With regard to elastic, just-in-time capacity for both storage and computation, as before, we see this as a clear advantage. Our continued experience since our original paper was published has reinforced our initial perception of this as one of the most significant advantages of the cloud model.
With regard to lower personnel costs, we initially said that the jury is still out. There has been a learning curve with AWS. Additionally, running two copies of every service (on both our own hardware and AWS) has meant more in the short-term workload for our system administration and production teams. Our experience since then has allowed us to categorize this as a modest advantage. We are dedicating fewer resources to system administration than pre-cloud, but staff turnover has meant we are now trying to recruit system administrators with cloud experience, which is still not the norm. We expect that, long-term, this will continue to be a modest advantage.
With regard to disaster recoverythe original motivation for the cloud duplicationwe originally said that the news was mixed, since the switch-over of services to the AWS copies, however, was only partially successful. With more perspective, we underestimated the size of the task of duplicating services on the cloud, since we failed to take into account complex and undocumented service interdependencies. With a more realistic assessment of this task, we believe the cloud can provide a good solution for digital libraries organizations in search of a DRP.
Finally, an additional lesson we have come to learn is the difficulty someorganizations may have in budgeting cloud services.
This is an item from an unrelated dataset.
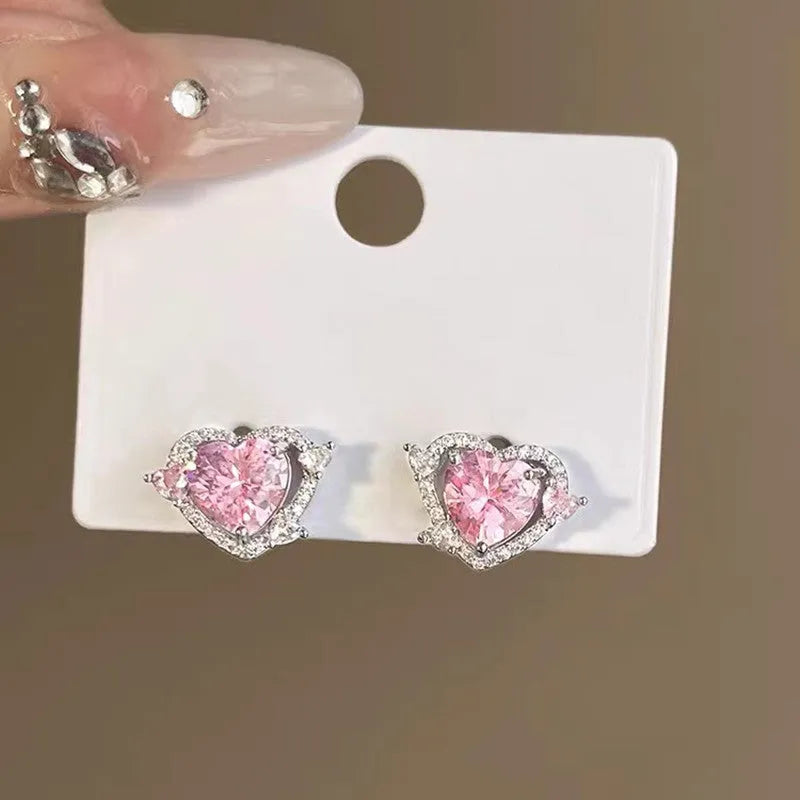 Guardian Heart stud earrings with white k gold electroplated finish on copper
Specifically, shifting costs for service provision from capital to operating expenditures may seem daunting, novel or unpredictable, especially since these costs are not fixed up front. We have struggled to find a way for our members to budget (e.g., additional storage) in a more predictable way than the "pay-as-you-go" model provided by Amazon.
5. Future Work
Overall, our experience with deploying services on the web has been positive. We are continuing to examine further service offerings on AWS. For example, we now offer an AWS machine image (AMI) with a pre-installed copy of our open source Vireo ETD workflow management system, for institutions that would like to evaluate or run Vireo without having to build or install it (see the Vireo site at SourceForge). The ability to deploy clones of services easily has allowed us to experiment with bringing up new versions of services to allow more options for our members (e.g., different versions of OCS for different conferences).
DuraCloud (Duraspace 2011b) represents another avenue for fututre work at the TDL. DuraCloud provides an abstraction layer over concrete cloud providers. We view DuraCloud as another way to experiment with providing cloud storage both directly (as raw storage space) and indirectly (behind our services) in a more flexible way. There are significant differences in the DuraCloud approach to service provision and our requirements for most of our institutional and faculty communication services, however. Our investigations into how to apply DuraCloud usefully in our environment continues.